Data from the first Algorithm Intercomparison Project(AIP/1) collected over Japan and surrounding waters in June, July, and August 1989 are used in this study to assess the importance of visible data in satellite rain estimation techniques. The purpose of the project was to compare different methods for estimating rainfall using satellite measurements. Radar and surface gauge data provided the validation set.
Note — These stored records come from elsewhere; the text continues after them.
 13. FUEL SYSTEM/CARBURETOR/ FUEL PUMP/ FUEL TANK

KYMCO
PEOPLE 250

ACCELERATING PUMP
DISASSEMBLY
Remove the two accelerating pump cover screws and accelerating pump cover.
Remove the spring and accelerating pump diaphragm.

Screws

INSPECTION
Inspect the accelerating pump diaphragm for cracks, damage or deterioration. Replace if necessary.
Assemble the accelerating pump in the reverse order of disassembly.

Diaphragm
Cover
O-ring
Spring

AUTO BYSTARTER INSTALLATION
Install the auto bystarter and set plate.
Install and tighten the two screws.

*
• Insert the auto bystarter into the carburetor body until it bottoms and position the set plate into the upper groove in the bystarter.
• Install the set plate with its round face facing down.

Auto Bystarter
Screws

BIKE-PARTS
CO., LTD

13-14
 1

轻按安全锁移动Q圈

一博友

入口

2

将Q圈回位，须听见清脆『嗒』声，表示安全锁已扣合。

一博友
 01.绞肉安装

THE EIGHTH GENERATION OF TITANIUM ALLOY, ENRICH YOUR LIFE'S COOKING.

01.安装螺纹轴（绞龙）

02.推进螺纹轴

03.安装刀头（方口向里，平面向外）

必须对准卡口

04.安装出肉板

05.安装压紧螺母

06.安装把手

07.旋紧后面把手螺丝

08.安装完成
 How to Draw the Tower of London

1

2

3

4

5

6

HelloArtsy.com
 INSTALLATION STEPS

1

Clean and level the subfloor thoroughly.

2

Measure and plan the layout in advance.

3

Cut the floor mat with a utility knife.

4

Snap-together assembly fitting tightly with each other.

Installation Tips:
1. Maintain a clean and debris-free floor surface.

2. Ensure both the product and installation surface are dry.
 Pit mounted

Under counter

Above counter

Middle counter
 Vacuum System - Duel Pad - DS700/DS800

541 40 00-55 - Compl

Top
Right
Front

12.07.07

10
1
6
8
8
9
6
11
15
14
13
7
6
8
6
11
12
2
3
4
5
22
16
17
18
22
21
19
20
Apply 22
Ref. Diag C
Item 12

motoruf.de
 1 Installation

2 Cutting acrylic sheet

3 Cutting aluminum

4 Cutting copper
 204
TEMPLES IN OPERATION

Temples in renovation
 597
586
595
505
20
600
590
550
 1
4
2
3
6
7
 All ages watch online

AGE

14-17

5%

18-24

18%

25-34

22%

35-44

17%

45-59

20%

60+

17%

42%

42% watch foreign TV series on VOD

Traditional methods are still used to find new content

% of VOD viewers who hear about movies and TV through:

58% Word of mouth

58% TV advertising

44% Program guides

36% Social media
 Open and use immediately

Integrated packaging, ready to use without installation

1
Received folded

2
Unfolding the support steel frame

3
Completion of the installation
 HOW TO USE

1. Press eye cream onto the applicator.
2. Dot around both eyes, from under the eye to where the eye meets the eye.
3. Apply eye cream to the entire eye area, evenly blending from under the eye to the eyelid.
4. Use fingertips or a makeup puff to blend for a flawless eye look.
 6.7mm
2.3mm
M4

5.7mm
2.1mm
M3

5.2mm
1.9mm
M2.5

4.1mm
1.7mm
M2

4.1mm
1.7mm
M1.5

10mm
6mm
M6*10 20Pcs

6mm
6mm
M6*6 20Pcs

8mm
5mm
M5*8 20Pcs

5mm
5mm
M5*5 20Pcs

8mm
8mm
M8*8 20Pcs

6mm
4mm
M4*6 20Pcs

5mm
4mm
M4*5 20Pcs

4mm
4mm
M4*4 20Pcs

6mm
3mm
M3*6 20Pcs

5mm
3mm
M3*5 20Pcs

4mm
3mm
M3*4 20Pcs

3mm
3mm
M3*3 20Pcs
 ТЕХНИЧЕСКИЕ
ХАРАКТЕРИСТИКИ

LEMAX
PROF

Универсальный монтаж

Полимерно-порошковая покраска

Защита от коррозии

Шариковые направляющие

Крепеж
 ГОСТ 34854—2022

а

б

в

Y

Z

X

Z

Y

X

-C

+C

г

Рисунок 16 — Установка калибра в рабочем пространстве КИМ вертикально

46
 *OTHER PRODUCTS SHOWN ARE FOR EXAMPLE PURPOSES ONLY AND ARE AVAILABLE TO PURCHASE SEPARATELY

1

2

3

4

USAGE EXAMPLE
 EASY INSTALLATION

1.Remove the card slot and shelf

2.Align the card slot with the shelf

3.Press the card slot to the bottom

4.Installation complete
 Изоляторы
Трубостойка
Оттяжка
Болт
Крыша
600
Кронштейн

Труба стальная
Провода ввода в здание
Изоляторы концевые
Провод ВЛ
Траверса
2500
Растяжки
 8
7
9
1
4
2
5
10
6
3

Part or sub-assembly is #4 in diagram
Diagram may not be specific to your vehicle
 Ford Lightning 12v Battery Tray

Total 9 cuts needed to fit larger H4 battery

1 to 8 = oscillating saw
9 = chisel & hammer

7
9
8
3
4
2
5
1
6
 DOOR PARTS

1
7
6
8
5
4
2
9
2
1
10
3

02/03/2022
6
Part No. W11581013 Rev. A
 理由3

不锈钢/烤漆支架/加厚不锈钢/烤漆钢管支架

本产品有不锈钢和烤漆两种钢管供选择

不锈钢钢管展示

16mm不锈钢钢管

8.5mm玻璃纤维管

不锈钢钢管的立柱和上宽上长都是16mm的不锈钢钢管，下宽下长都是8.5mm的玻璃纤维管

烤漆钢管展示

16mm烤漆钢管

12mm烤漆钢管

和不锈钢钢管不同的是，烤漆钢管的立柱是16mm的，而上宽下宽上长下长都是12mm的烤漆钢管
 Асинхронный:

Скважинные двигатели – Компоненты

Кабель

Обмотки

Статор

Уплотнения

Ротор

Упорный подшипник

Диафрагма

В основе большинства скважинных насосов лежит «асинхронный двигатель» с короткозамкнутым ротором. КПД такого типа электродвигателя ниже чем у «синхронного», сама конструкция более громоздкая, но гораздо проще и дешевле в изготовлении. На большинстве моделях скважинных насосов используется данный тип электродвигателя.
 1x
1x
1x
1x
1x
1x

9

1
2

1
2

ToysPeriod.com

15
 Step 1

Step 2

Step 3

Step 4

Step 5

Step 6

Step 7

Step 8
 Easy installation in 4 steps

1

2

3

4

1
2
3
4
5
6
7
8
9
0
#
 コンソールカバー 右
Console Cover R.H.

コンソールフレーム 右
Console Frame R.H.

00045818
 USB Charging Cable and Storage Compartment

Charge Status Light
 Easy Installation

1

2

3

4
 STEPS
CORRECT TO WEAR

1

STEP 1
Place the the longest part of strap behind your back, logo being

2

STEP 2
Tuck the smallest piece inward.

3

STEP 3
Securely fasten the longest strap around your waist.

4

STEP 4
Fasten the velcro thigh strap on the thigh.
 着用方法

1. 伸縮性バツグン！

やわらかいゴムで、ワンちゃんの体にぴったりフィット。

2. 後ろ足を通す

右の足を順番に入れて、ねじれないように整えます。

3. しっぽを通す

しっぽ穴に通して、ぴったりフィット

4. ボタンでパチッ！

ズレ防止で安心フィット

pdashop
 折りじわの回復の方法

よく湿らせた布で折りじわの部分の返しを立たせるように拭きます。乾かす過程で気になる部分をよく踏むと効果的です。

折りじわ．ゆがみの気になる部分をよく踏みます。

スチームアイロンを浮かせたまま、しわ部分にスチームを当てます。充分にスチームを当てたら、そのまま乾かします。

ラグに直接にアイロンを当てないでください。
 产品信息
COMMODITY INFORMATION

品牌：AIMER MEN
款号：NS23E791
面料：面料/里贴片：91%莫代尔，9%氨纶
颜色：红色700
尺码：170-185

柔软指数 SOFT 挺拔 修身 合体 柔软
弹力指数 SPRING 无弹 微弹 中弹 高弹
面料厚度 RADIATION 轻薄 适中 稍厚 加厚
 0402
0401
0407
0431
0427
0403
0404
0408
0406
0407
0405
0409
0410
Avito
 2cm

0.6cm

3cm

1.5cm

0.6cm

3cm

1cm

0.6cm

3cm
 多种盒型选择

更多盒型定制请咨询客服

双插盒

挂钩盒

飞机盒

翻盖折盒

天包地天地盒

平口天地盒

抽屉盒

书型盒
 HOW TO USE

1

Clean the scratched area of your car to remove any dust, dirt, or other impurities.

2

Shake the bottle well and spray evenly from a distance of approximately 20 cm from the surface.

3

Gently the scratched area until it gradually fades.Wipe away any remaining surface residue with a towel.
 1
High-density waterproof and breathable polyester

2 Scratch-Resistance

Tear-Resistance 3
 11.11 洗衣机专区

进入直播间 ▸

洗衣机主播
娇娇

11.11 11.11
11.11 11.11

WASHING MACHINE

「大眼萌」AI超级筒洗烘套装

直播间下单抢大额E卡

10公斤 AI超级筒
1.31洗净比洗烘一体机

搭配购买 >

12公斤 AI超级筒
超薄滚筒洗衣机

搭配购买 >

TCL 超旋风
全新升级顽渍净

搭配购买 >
RAINSAT, an estimation technique using both visible (VIS) and infrared (IR) data, achieved the highest correlation with the validation data. In this paper rainfall estimates from RAINSAT (VIS+IR) am compared with two IR-only techniques to deduce the effectiveness of VIS data. Some estimates are also made using a VIS-only technique. Comparisons am made on both a spatial and diurnal basis.
Cloud climatologies for a subset of the AIP/1 data and the southern Ontario data on which RAINSAT was trained showed a marked similarity. It is found that the total volume of rain as a function of albedo is very similar for both Japanese and Ontario data.
The VIS data generally produced higher correlations with the validation data than did the IR data. This was especially the case when rain fell from warm, orogaphically induced rainfall. When rain fell from cold bright clouds. especially over the ocean, the correlations of the two types of data with the validation data were similar.
It is also shown that normalization of VIS data by the cosine of solar zenith data was inadequate to remove diurnal variations in apparent brightness.